May 5, 1994 * Vol. 4, No. 9
by Mike Gibson
I lost control of the evening hours ago. I'm out at some godawful dumpster on one of those ugly nights where logic and cognitive function are lost in herbal haze and beery languor. Consequently, there's no escaping the gruesome
menagerie of sociopathic barflies, shambling derelicts, and malignant weirdoes
parading like so many drug-addled circus elephants through my woozy little corner of reality.
My companions for the evening, members of Knoxville's El Smarto, aren't much
help. They seem to revel in this sort of madness, wallowing in it like hogs in fresh muck. After one particularly freakish outburst leads us to the brink of barroom disaster, I'm convinced that these are sick, sick men.
Truth be known, watching these bozos play live is only slightly less
disconcerting. Oh, sure, their gut-level guitar pummel is plenty of fun, until some smattering of dementia or calculated dissonance drops in and throws
the whole thing into gleeful disarray. You're never quite sure whether to bang your head or scratch it.
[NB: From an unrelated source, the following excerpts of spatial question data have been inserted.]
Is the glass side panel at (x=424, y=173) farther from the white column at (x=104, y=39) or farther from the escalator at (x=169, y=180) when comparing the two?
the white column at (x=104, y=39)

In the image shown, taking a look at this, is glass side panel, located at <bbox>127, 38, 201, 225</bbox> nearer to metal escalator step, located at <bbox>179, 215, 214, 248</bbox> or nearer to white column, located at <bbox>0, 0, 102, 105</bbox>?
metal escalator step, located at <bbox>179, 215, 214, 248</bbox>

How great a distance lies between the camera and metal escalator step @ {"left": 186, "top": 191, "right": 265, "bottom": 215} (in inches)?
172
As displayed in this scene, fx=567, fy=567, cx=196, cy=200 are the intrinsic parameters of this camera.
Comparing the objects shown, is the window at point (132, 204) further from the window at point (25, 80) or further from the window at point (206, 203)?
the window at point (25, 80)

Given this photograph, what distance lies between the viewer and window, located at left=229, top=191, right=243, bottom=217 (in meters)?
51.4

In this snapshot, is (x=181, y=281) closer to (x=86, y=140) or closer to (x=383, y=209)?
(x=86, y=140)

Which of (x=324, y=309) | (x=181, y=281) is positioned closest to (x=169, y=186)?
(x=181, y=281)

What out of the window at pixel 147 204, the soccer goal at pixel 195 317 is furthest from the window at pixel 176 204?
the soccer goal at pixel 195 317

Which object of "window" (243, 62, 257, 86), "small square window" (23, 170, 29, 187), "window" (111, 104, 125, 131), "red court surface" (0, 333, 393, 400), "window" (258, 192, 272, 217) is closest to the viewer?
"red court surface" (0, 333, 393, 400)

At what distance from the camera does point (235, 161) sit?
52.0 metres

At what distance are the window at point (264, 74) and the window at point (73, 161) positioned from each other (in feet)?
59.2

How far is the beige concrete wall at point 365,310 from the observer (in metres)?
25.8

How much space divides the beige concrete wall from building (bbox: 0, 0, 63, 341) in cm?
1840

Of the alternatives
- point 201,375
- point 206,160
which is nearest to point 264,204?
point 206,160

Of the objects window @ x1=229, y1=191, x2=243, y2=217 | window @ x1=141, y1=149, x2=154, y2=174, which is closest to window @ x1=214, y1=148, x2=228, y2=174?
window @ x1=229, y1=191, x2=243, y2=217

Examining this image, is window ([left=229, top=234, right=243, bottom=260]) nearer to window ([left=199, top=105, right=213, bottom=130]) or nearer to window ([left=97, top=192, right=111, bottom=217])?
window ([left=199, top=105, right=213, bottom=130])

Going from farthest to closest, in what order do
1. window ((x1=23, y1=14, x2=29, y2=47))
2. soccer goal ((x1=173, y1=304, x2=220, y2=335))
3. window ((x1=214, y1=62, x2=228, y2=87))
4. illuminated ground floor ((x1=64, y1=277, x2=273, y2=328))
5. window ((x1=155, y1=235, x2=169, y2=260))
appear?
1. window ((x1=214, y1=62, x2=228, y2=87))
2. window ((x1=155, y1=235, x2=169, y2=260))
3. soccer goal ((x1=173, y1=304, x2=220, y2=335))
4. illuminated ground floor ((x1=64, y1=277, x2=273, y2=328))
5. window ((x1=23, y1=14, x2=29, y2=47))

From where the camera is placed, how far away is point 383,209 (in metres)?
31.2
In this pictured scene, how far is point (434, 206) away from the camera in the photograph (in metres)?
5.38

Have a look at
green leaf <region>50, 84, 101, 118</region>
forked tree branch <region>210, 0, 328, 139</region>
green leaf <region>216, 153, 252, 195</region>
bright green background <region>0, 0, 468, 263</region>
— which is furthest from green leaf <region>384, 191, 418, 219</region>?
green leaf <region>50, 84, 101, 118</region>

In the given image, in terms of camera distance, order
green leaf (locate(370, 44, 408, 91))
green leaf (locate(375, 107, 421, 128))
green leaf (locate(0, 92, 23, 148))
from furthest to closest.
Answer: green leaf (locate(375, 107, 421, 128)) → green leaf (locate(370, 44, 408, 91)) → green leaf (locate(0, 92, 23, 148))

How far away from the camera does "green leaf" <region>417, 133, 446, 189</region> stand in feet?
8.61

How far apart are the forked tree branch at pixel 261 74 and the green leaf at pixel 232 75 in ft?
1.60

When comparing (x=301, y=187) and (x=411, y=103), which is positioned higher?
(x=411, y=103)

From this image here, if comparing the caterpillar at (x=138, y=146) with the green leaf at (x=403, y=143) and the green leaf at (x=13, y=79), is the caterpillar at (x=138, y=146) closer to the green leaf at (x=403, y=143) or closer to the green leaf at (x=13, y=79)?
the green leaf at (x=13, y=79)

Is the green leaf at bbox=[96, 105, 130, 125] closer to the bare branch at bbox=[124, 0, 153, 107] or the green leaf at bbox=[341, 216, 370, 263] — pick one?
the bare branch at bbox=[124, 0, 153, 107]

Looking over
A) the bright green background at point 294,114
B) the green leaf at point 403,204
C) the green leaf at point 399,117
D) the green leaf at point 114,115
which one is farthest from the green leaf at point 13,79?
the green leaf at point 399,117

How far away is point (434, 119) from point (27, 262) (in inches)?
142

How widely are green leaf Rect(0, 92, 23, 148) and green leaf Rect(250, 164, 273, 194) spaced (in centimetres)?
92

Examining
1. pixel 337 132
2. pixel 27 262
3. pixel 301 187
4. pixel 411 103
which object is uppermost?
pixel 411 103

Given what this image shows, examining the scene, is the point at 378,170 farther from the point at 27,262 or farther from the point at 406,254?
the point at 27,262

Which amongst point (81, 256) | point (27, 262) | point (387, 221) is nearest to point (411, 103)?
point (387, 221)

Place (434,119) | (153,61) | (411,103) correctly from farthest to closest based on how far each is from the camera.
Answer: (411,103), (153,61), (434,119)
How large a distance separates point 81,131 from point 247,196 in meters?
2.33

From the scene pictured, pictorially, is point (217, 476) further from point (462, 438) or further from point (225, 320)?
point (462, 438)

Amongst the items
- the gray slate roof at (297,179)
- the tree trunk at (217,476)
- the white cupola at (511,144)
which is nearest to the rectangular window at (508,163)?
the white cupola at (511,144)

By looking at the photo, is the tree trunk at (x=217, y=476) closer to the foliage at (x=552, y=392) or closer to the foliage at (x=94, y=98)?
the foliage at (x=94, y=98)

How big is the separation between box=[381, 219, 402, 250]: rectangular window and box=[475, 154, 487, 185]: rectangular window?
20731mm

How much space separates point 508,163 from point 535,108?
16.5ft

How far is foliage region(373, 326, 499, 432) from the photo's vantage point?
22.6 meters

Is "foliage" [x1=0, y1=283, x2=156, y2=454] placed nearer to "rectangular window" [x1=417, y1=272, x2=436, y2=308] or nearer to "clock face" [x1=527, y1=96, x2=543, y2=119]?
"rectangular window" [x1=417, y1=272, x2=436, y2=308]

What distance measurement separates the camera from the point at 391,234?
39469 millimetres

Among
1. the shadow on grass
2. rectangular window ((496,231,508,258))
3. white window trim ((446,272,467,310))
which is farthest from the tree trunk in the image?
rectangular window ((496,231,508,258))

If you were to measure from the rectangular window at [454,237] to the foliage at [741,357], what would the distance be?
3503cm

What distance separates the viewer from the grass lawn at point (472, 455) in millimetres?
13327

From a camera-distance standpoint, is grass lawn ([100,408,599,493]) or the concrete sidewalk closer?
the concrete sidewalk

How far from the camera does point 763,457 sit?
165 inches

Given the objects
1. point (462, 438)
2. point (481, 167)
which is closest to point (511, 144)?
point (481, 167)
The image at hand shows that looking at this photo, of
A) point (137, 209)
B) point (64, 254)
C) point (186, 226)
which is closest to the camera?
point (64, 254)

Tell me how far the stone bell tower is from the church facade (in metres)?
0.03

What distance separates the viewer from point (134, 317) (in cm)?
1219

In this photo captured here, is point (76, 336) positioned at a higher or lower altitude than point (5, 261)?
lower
El Smarto arose like some oppressive gas bubble from the fetid, murky bowels of Fort Sanders in the torrid summer of '93, united by a love of Frank Zappa,
Mystery Science Theater 3000, and potty jokes. The band's music fuses lots of seemingly incompatible notions: discipline and chaos, succinctness and
complexity, studied songcraft and heavy rock release.
"We make music for the easily bored," says guitarist Brett Winston, a gnomish
extrovert with Michael Dukakis eyebrows. "Our songs are mostly under three
minutes, without any long guitar solos or repetitive choruses. We're not going to appeal much to the sweating masses."
Not unless the sweating masses favor smart pop and funk-tinged hard rock laced with Zappaesque humor and melodic subversiveness. Whether it be through
pathologically twisted riffs (one new song features a mangled fragment lifted
from the Knack's arena-punk chestnut "My Sharona") or warped song titles like "Creetorsweamy" and "Hemorrhoid Games," El Smarto just can't seem to play it straight.
"We started out as the Carbuncle All-Stars, but our bass player Bill adamantly
opposed that name," says Winston. "Right now we're putting together an acoustic
setwe're going to call it Unplugged-o."
The aforementioned bass player, Bill Ardison, a lanky, dread-locked virtuoso, is the only band member missing from this perilous little rendezvous. His mates are visibly nervous when I inquire as to his whereabouts. After several
cryptic responses and much anxious whispering, they feed me some half-baked story about a journey of self-discovery to the jungles of Belize. After a month of bugs-and-bark subsistence, he's supposed to return to play some local gigs.
"Our biggest goal as a band right now is to release a CD sometime next summer,"
says spitfire vocalist Mike Walls, eager to change the subject. "After that, we'd like to release our own box set, complete with B-sides and rarities."
In the meantime, El Smarto is circulating a ten-song demo of raw but tuneful
heavy weirdness. Walls is in fine form, his belting both vicious and soulful over the quirky din. Two songs, "Creetorsweamy" and "Sanpo" have received airplay on WUTK.
"Our tape really wasn't meant to be played," says drummer Jason Ratliff. (Along with his brother, guitarist/keyboardist Bo Ratliff, Jason often provides
sober yin to Winston's and Walls's madcap yang. "It was a cheap recording made at an early practice. We'd like to release the CD in order to more
accurately reflect what we're aboutand that's applying a Zappa mentality to three-minute heavy pop songs."
El Smarto has an awkward but viable chemistry. On this night, the Ratliffs are buoys of coherence in a sea of chaos and delirium. On-stage, their low-key
demeanors and disciplined rhythmic interplay anchor the looser, edgier presence
of their bandmates. Like its music, El Smarto's core is tight and solid, while the outside is free-form and loopy.
"Bo and Jay have an innate ability to pick up on unusual rhythms, more so than even some very well-schooled musicians we've known," Winston explains. "Bo is so proficient on guitar that he can instantly nail any mood we need to conveyhe also single-handedly rescued the Dalai Lama from Tibet with nothing but a Bowie knife and masking tape. Not many people know that about him."
I ooze back down into the booth, almost relieved that the spell of solemnity has once again been broken. I'm in no condition to ponder anything more serious
than raising mug to mouth. Walls is starting to lose his grip; he's in the throes of some manic fever-dreamsomething about ritual sacrifices and
"But we really are serious about making this band work," interjects the
heretofore silent Bo Ratliff. "If we didn't do this, we'd all have to go back to college."